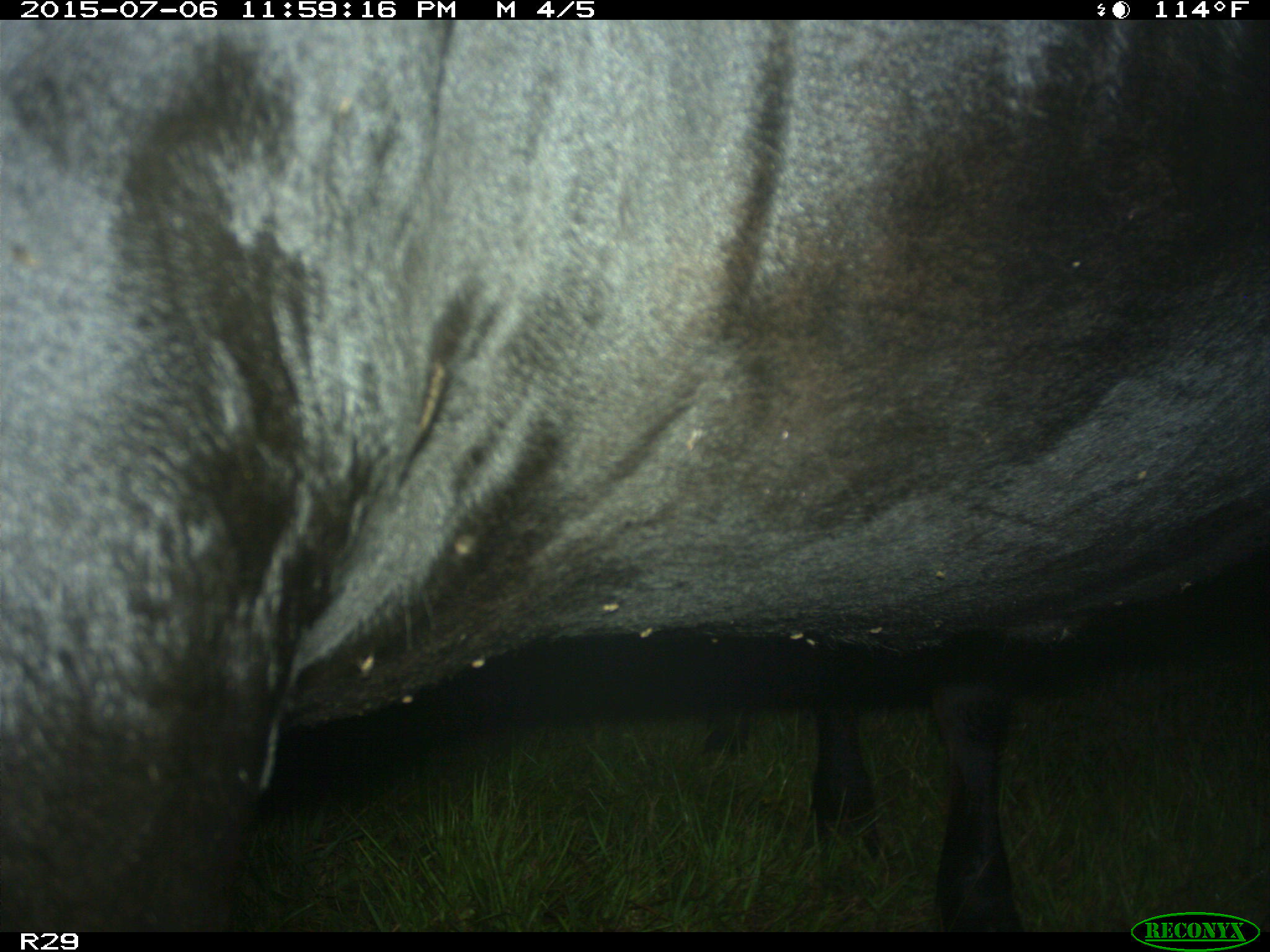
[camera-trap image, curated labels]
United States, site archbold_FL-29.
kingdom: Animalia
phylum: Chordata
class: Mammalia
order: Artiodactyla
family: Bovidae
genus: Bos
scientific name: Bos taurus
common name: domestic cow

------------------------------------------------------------

DIRECTIONS:
The result should be every line of the data, reproduced exactly, with the images removed.

RESPONSE BELOW:
[camera-trap image, curated labels]
United States, site archbold_FL-29.
kingdom: Animalia
phylum: Chordata
class: Mammalia
order: Artiodactyla
family: Bovidae
genus: Bos
scientific name: Bos taurus
common name: domestic cow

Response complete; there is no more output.